Translated by Peter McConnell, July 2011

Based on the document sent, APM ONC 208 Rougeyron.

[p. 1]

A(d) m(ajorem) D(ei) g(loriam) et D(ei) g(enitricis) h(onorem)

New Caledonia, 6 October 1853

Very Reverend Father,
This is the third letter that I have written to you since the death of Bishop Douarre. Perhaps you have not received them because I have had no news from you for a very long time. That silence makes me write to you again to inform you of the new phase which New Caledonia is entering.
Martyrdom which I have so many times missed from being awarded escapes me this time and probably for ever. My unworthiness is probably the reason for that. Our wretched island is no longer independent; it is in the power of France which took possession of it in September 1853. It was an admiral who came himself to run up the flag. For the time being he is housed with us. We are on the best terms with him and with all his officers. The manner in which we carry out the work of the mission station pleases them particularly. At the Isle of Pines they admired the beautiful house. All its planks of wood were sawn by the priests; beside that house they saw a little farm but what delighted them was a sawmill created by the labour and skill of Reverend Fathers Chapuy and Vigouroux. In New Caledonia they found a beautiful plain cleared by a plough and a little farm where there are cattle, horses, donkeys, goats, sheep and poultry of all kinds. They were not a little surprised to see a small church made of stone. All that revealed to them the skilful administration of the deceased Bishop Douarre.
What struck them particularly was the change brought about in those natives hitherto so dreadful. They saw poor people, unsophisticated, gentle and calm. They also want to see us spreading out over the whole island to soften their barbaric customs. It is for you, very Reverend Father, to work in with the government on that score. All that I can tell you is that the moment designated by Divine Providence for the conversion of this people has arrived. All the tribes who know us want us to make their country good. Had it been like that before the arrival of he French government what will it be like when they see us supported by our emperor. (The admiral assures us that His Majesty Napoléon sincerely wants to protect our mission stations.)
The tribe of Puebo will soon be completely converted; unless there is an impediment. Five months ago 104 adults were baptized and only a week ago we had another 122 adults baptized. In a short time, we hope to baptize about another 200. That is the situation with the tribe where I am with Father Gagnière . it will be the same case for others where there are missionaries. Balade, which has stayed static with those 120 or 130 Christians is now saying that it wants to become Catholic. The Reverend Father Montrouzier is in charge of it.
The young chief, who came 20 leagues to meet us at Balade wanting us to go to his tribe, is now sufficiently instructed. He is waited for by his people who promised to listen to him and imitate him. We cannot delay any more without harming the success of that mission station. Reverend Father Forestier who is in charge of it has been urging me for some time to let him go and evangelize that tribe. I have just allowed him to do that after conferring with all my other fellow priests who all believe in the pressing necessity of starting that mission station without delay.

------------------------------------------------------------------------

### Task set
A: In the letter, rename "document" as "manuscript" within the part that opens with the words containing "Translated by Peter" and closes with "D(ei) g(enitricis) h(onorem)", and give that part again.
B: Answer these questions from the letter:
(i) In what month and year did France take possession of the island?
(ii) How many adults were baptized only a week before the letter was written?
(iii) Which priest was allowed to go and evangelize the young chief's tribe?
The listing that comes after the letter is not needed here.

### Collected data
------------------------------------------------------------------------

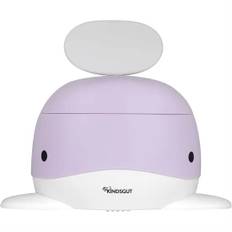Kindsgut - Potty Training Toilet - Hval - Lilla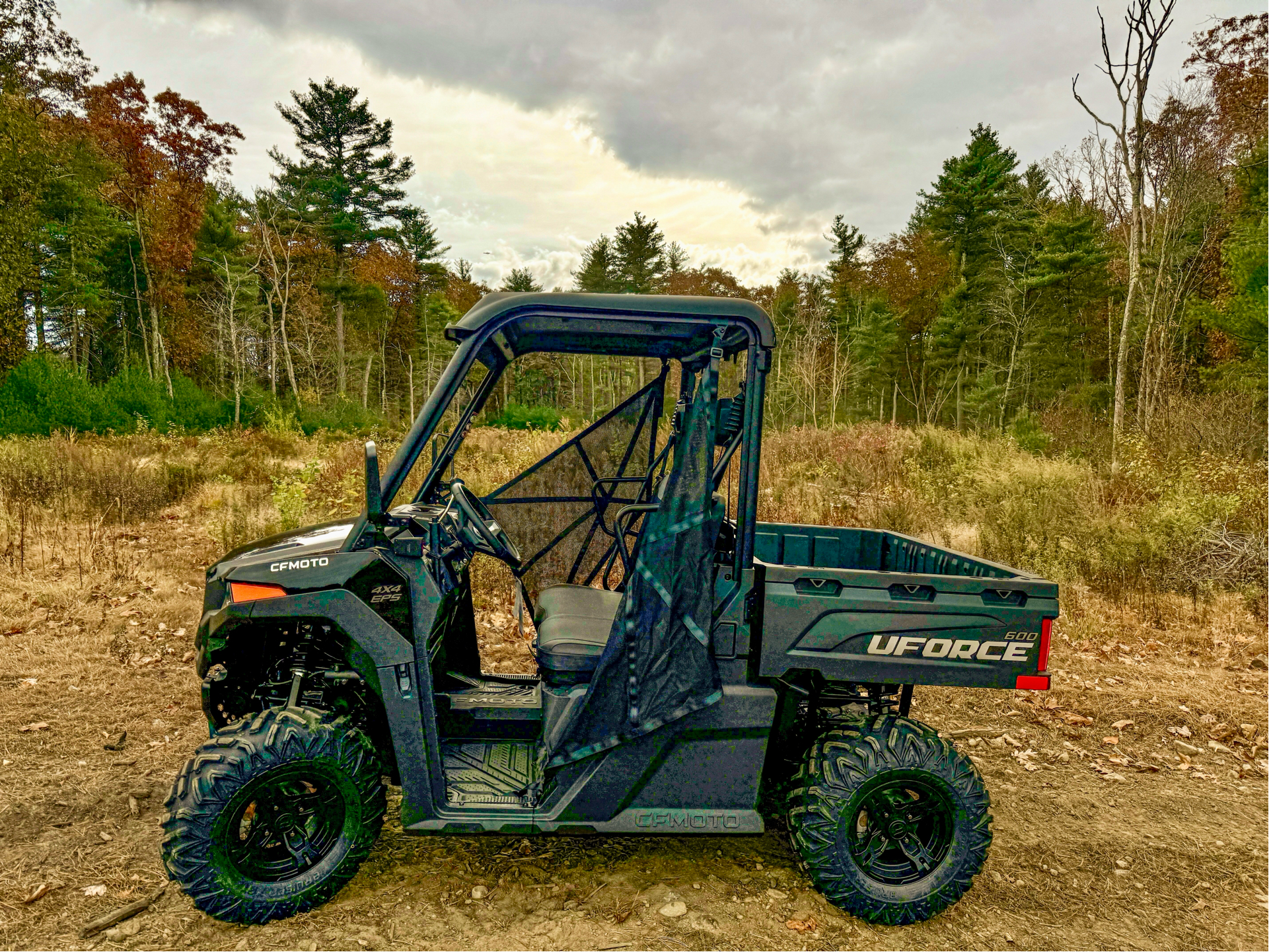 2025 CFMOTO UForce 600 in Northampton, Massachusetts - Photo 26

------------------------------------------------------------------------

### Answers in order
A:
Translated by Peter McConnell, July 2011

Based on the manuscript sent, APM ONC 208 Rougeyron.

[p. 1]

A(d) m(ajorem) D(ei) g(loriam) et D(ei) g(enitricis) h(onorem)

B:
(i) September 1853
(ii) 122
(iii) Reverend Father Forestier